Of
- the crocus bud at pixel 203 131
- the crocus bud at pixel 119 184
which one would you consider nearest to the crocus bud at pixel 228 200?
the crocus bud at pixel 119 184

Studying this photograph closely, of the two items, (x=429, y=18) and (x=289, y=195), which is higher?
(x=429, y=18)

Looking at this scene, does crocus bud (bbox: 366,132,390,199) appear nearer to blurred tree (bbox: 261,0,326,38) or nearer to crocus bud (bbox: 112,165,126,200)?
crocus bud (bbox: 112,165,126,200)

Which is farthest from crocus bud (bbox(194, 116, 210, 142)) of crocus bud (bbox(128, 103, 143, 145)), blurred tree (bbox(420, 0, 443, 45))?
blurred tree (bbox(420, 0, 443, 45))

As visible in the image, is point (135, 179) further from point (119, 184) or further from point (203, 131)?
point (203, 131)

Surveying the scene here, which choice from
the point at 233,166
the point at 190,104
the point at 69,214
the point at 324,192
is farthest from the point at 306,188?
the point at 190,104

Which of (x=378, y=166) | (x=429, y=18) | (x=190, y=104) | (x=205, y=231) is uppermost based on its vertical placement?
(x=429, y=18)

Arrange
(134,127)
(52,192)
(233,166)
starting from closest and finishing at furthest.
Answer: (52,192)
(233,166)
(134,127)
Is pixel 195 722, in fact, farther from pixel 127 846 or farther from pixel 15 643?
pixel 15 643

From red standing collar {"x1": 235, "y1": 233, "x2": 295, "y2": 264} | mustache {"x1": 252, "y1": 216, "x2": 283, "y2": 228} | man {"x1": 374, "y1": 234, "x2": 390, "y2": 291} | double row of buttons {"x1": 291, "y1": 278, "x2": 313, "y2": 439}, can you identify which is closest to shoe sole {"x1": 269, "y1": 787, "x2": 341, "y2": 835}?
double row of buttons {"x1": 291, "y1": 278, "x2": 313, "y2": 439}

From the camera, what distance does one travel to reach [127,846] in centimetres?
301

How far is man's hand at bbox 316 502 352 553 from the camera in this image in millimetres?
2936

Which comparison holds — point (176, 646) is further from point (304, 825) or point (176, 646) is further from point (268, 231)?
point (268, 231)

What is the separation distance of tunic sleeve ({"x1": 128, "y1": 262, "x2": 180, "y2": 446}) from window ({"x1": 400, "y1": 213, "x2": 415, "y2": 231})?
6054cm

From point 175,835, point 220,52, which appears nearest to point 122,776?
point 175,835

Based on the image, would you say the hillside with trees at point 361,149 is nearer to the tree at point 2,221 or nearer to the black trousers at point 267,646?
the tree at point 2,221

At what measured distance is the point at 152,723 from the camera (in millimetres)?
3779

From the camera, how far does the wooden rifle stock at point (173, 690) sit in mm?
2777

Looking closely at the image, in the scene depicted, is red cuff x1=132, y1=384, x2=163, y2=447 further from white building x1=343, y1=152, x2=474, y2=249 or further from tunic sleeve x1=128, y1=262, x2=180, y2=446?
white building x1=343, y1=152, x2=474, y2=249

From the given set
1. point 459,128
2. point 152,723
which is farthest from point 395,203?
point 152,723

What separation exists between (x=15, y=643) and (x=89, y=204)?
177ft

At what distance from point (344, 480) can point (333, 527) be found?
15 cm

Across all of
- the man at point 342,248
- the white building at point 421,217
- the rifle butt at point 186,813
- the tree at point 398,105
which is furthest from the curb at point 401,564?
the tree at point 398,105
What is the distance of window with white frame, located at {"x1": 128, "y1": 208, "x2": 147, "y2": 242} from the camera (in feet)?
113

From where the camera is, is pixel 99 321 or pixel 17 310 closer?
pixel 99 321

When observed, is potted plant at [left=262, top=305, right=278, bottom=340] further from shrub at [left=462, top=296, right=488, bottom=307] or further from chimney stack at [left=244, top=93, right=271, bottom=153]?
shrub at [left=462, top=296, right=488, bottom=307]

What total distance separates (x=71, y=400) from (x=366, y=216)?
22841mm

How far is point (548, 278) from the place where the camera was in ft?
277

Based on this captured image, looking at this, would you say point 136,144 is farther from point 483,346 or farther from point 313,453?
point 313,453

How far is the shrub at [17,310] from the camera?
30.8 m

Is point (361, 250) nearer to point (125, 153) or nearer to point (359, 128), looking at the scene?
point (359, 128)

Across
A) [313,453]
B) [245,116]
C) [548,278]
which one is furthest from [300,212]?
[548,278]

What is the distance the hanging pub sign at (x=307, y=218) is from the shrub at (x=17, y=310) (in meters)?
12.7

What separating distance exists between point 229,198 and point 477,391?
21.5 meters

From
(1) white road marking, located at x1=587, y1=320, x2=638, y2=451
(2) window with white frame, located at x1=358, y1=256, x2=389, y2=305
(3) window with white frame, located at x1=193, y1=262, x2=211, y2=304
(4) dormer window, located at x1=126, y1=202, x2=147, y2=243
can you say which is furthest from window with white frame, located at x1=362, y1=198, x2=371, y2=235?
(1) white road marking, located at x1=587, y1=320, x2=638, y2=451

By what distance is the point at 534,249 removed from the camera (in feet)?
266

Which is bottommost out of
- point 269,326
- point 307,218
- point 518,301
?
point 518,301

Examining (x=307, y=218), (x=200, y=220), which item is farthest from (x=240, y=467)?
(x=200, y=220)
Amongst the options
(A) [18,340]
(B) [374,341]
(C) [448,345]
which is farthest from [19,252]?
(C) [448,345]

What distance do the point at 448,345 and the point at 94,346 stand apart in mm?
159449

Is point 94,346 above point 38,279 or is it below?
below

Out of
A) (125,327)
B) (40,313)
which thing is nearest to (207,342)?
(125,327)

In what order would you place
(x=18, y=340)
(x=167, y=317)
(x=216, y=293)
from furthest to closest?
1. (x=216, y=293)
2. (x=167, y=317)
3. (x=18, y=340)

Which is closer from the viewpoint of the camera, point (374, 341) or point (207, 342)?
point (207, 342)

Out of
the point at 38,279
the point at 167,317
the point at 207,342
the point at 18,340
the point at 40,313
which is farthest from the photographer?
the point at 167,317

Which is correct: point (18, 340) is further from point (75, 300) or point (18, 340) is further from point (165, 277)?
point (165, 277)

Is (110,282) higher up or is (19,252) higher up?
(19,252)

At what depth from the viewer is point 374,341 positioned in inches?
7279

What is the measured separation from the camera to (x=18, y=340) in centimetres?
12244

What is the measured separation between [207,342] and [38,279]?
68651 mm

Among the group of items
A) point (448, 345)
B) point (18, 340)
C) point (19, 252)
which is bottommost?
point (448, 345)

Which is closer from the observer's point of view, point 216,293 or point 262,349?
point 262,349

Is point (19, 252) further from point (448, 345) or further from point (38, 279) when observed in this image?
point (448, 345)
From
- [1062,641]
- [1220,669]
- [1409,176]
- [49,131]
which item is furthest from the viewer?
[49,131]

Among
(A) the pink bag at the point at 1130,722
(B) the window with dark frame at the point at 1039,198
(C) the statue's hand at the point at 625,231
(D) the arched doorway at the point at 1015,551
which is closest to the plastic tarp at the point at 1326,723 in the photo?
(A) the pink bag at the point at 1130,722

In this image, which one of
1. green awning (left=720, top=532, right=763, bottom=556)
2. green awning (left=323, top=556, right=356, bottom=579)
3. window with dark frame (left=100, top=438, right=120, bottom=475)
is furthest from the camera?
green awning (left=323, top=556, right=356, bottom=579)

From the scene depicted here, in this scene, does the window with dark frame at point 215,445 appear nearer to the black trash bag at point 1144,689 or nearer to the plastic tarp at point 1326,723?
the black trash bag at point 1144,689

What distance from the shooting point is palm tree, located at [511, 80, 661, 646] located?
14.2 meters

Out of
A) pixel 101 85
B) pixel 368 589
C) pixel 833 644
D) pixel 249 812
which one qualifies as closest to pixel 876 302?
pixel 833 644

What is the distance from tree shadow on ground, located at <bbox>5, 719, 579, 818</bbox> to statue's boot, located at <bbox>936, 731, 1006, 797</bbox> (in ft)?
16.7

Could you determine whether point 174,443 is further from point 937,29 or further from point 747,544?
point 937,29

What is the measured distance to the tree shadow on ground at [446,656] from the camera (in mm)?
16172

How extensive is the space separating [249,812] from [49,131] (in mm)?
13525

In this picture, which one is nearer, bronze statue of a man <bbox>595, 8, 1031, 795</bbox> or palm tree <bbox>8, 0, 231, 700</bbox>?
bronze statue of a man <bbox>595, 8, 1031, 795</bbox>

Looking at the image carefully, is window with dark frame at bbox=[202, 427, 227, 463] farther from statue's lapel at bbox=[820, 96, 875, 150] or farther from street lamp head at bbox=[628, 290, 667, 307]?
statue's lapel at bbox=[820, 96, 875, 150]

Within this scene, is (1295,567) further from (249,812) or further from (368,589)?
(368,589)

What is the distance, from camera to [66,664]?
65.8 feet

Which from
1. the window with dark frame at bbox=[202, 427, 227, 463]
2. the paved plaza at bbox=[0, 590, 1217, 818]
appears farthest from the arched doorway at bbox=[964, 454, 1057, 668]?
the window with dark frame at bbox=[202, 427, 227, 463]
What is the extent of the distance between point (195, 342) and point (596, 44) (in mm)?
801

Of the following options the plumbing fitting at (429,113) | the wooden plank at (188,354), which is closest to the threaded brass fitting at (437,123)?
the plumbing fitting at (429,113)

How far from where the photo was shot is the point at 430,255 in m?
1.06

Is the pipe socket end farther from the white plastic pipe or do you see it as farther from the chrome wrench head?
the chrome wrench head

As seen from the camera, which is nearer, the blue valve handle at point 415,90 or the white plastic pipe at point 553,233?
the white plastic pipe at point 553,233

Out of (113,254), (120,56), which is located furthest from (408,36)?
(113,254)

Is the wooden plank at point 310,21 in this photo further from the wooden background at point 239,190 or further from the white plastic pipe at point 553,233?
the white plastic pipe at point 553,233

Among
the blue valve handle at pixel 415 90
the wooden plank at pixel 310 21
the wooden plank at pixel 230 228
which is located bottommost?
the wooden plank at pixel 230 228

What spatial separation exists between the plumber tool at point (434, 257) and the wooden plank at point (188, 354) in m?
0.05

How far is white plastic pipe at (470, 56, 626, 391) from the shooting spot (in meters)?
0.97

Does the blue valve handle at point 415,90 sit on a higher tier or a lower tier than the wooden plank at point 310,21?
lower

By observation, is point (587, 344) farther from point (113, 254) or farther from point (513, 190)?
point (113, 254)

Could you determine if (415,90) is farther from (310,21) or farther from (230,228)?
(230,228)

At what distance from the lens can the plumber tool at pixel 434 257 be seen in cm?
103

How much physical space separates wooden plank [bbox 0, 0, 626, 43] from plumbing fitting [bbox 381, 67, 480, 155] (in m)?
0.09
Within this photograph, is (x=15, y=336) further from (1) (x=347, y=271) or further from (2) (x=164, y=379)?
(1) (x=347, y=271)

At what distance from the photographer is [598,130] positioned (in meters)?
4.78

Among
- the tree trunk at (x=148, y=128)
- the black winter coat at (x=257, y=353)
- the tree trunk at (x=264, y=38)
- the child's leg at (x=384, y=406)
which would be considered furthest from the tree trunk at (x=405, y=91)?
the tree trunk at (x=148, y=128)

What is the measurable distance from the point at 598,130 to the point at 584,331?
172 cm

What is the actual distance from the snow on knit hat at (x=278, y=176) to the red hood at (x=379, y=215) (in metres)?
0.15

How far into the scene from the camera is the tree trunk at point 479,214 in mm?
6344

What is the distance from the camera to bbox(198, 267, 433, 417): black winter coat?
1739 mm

^^^^^^^^^^^^^^^^

- **What needs to be done**:
Retype only the lines running from the line with "What spatial separation" to the end of the listing, including both of those lines.

- **Exercise solution**:
What spatial separation exists between the plumber tool at point (434, 257) and the wooden plank at point (188, 354) in m?
0.05

How far is white plastic pipe at (470, 56, 626, 391) from the shooting spot (in meters)?
0.97

Does the blue valve handle at point 415,90 sit on a higher tier or a lower tier than the wooden plank at point 310,21?
lower

By observation, is point (587, 344) farther from point (113, 254) or farther from point (513, 190)?
point (113, 254)

Could you determine if (415,90) is farther from (310,21) or farther from (230,228)?
(230,228)

At what distance from the lens can the plumber tool at pixel 434 257 be seen in cm?
103

How much physical space separates wooden plank [bbox 0, 0, 626, 43] from plumbing fitting [bbox 381, 67, 480, 155] (in m)?
0.09
Within this photograph, is (x=15, y=336) further from (1) (x=347, y=271) or further from (2) (x=164, y=379)?
(1) (x=347, y=271)

At what distance from the photographer is [598,130] positioned (in meters)?
4.78

Among
- the tree trunk at (x=148, y=128)
- the black winter coat at (x=257, y=353)
- the tree trunk at (x=264, y=38)
- the child's leg at (x=384, y=406)
which would be considered furthest from the tree trunk at (x=405, y=91)?
the tree trunk at (x=148, y=128)

What is the measurable distance from the point at 598,130 to the point at 584,331?
172 cm

What is the actual distance from the snow on knit hat at (x=278, y=176) to the red hood at (x=379, y=215) (in metres)?
0.15

How far into the scene from the camera is the tree trunk at point 479,214 in mm?
6344

What is the distance from the camera to bbox(198, 267, 433, 417): black winter coat?
1739 mm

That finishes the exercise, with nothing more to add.